On Fri, Jan 28, 2011 at 7:40 PM, Rajat Chopra <rc...@makara.com> wrote:
> Thanks Jonathan.
> But the read fails in all cases, even when start_column/end_column span is 10 columns here, and even when column_count is set appropriately. Or did I miss what you said?
> The trace seems to suggest an entire super_column is being deserialized.
>
> Rajat
>
> -----Original Message-----
> From: Jonathan Ellis [mailto:jbellis@gmail.com]
> Sent: Friday, January 28, 2011 5:32 PM
> To: user@cassandra.apache.org
> Subject: Re: get_slice OOM on large row
>
> Requesting too much data in a single request is user error. That is
> why you have start columns/rows, so you can page through a large set.
>
> On Fri, Jan 28, 2011 at 6:48 PM, Rajat Chopra <rc...@makara.com> wrote:
>> Hi!

* * * *

## Instructions to follow
Please continue the email thread about get_slice running out of memory on a large row from the point where it stops. The listing after the email thread is not needed for anything here.

## Stored data
* * * *

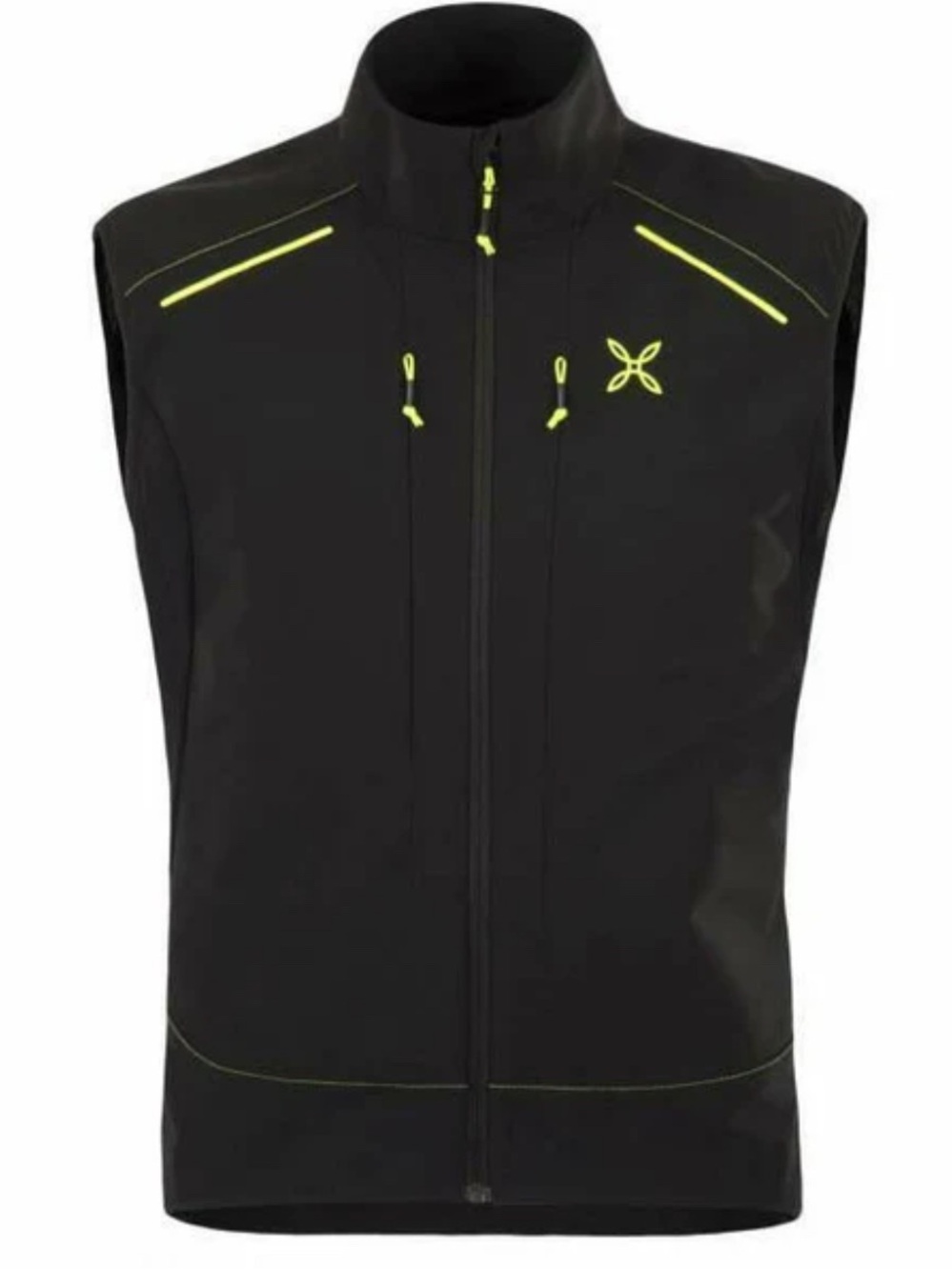 Montura Sky Race Nero/Giallo Fluo - Vest Size Small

* * * *

## Expected output
>>
>> Trying to test the 0.7 release with some offbeat settings to check the
>> behavior.
>>
>>
>>
>> - Single node cluster
>>
>> - Key_cache_size - default
>>
>> - Row_cache_size - default
>>
>> - Min/max compaction threshold - 0 (so this is disabled)
>>
>> - Disk_access_mode : standard
>>
>> - Memtable_throughput_in_mb : 2 (yes two mb only)
>>
>>
>>
>> Basically I wanted to run the process with least amount of memory usage.
>> Without much hassle (probably because compaction was disabled) I put 400k
>> columns in a single row of a super column of a cf. Each column value being
>> about 20kb. So, I have about 8G of data.
>>
>>
>>
>> Now the issue is that I run into OOM on any kind of read that I do, even
>> with -Xmx2G. Using pycassa as the high level client.
>>
>> The trace is pasted below.
>>
>>
>>
>> Is it because the entire row is loaded even if some keys are asked for?
>>
>> Please help for my better understanding of limitations/usage.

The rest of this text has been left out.